- **Check your understanding**:
1. In the sonnet post, rename "quatrains" as "four-line stanzas" and give the part that begins at the words "We know the" and stops after "of the sonnet.".
2. Write what comes next in the post comparing sonnet forms, after its last line.

- **Document extract**:
□ □ □ □ □ □ □

Saturday, February 6, 2010

week 5 #2 Critical

Since we have to write sonnets for class I decided to do a little more research on the difference between the Italian Sonnets and the shakespearean sonnets.

The Italian sonnet can be also known as the Petrarchan Sonnet. Its named after Francesco Petrarch he is recognized as the person that developed this style of sonnet. Sonnets were very popular and were used by poets who wanted to impress nobility.

Sonnets kept most of the original themes that the Italian sonnets included, but other writers created their own form of sonnets. This is why we have the Shakespearean, and the Spenserian sonnet. Toward the 16th century sonnets were now as popular, and the were use mainly to poke fun of things or to show a poets cleverness in his writing.

We know the general rules in each sonnet
The Italian Sonnet (Petrarchan) has 14 lines. they are grouped in a 8 line unit and 6 line unit.

In the English Sonnet ( Shakespearean) there is 14 lines and they are grouped in 3 quatrains. Which a couplet at the end to emphasis the main point of the sonnet.

The Spenserian is similar to the english, but the rhymes scheme is alot harder for example.
ABAB BCBC CDCD EE.

□ □ □ □ □ □ □

- **Dataset extract**:
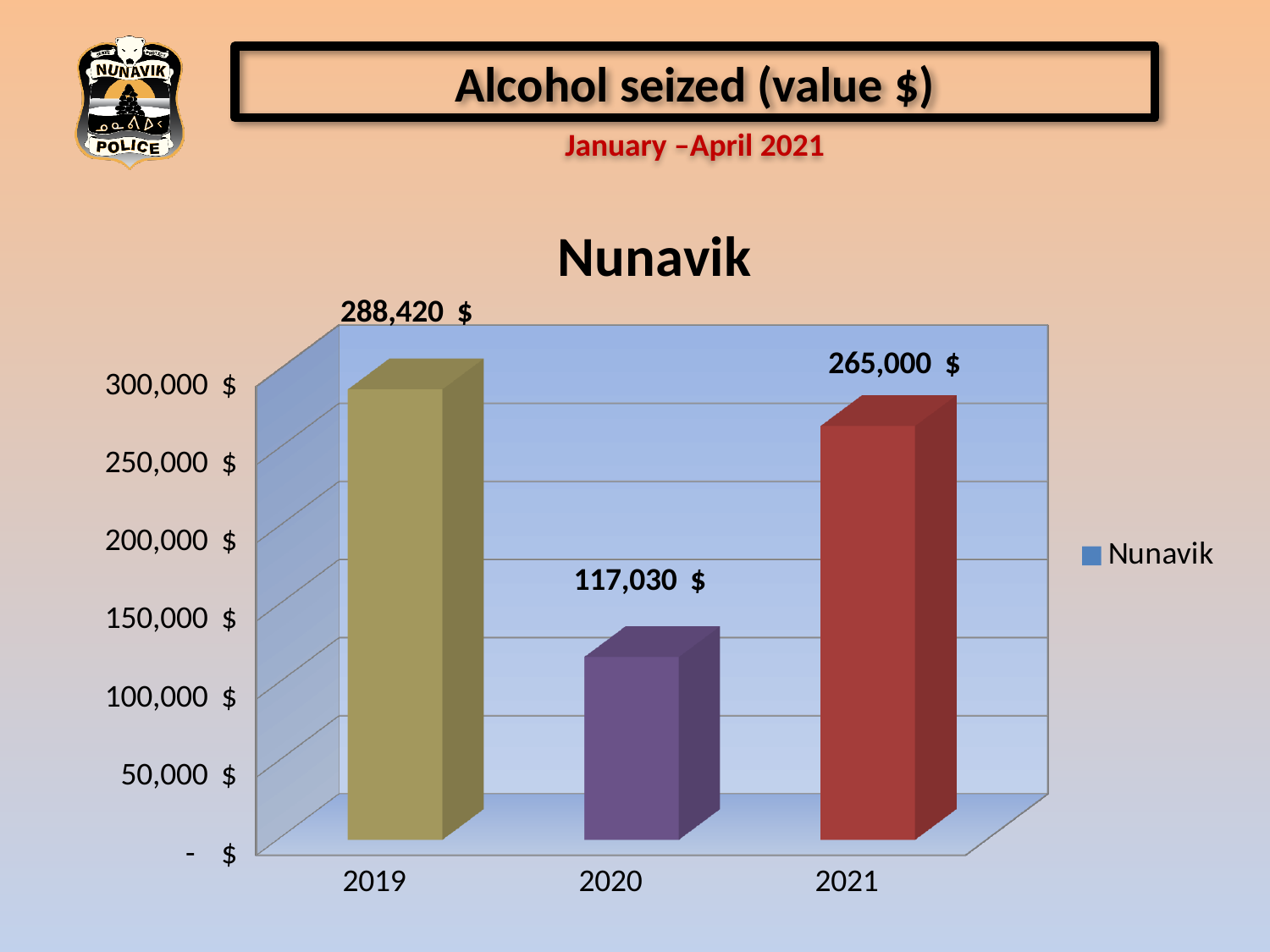
What is the value of alcohol seized in Nunavik in 2020? 117,030 $ Which year has the lowest value of alcohol seized? 2020 What is the value of alcohol seized in Nunavik in 2021? 265,000 $ Which year has a larger value of alcohol seized, 2020 or 2021? 2021 How many years are shown on the chart? 3 What is the value of alcohol seized in Nunavik in 2019? 288,420 $ What is the title of the chart? Nunavik Which year has the highest value of alcohol seized? 2019 What kind of chart is shown on the slide? Bar chart What is the difference between the 2019 and 2021 values of alcohol seized? 23,420 $ What is the difference between the 2021 and 2020 values of alcohol seized? 147,970 $ Is the value for 2020 greater or less than 150,000 $? less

□ □ □ □ □ □ □

- **Answers given**:
1.
We know the general rules in each sonnet
The Italian Sonnet (Petrarchan) has 14 lines. they are grouped in a 8 line unit and 6 line unit.

In the English Sonnet ( Shakespearean) there is 14 lines and they are grouped in 3 four-line stanzas. Which a couplet at the end to emphasis the main point of the sonnet.

2.
Here is an example of an Italian poem with the rhyme schemes

Oh His Blindness
When I consider how my light is spent (a)
Ere half my days, in this dark world and wide, (b)
And that one talent which is death to hide, (b)
Lodged with me useless, though my soul more bent (a)
To serve therewith my Maker, and present (a)
My true account, lest he returning chide; (b)
"Doth God exact day-labor, light denied?" (b)
I fondly ask; but Patience to prevent (a)
That murmur, soon replies, "God doth not need (c)
Either man's work or his own gifts; who best (d)
Bear his mild yoke, they serve him best. His state (e)
Is Kingly. Thousands at his bidding speed (c)
And post o'er land and ocean without rest; (d)
They also serve who only stand and wait." (e)
By: John Milton

Shakespearean Sonnet

et me not to the marriage of true minds (a)
Admit impediments, love is not love (b)*
Which alters when it alteration finds, (a)
Or bends with the remover to remove. (b)*
O no, it is an ever fixed mark (c)**
That looks on tempests and is never shaken; (d)***
It is the star to every wand'ring bark, (c)
Whose worth's unknown although his height be taken. (d)***
Love's not time's fool, though rosy lips and cheeks (e)
Within his bending sickle's compass come, (f)*
Love alters not with his brief hours and weeks, (e)
But bears it out even to the edge of doom: (f)*

If this be error and upon me proved, (g)*
I never writ, nor no man ever loved. (g)*

William Shakespeare


And the Spenserian sonnet
Happy ye leaves! whenas those lily hands, (a)
Which hold my life in their dead doing might, (b)
Shall handle you, and hold in love's soft hands, (a)
Like captives trembling at the victor's sight. (b)
And happy lines on which, with starry light, (b)
Those lamping eyes will deign sometimes to look,(c)
And read the sorrows of my dying sprite, (b)
Written with tears in heart's close bleeding book. (c)
And happy rhymes! bathed in the sacred brook (c)
Of Helicon, whence she derived is, (d)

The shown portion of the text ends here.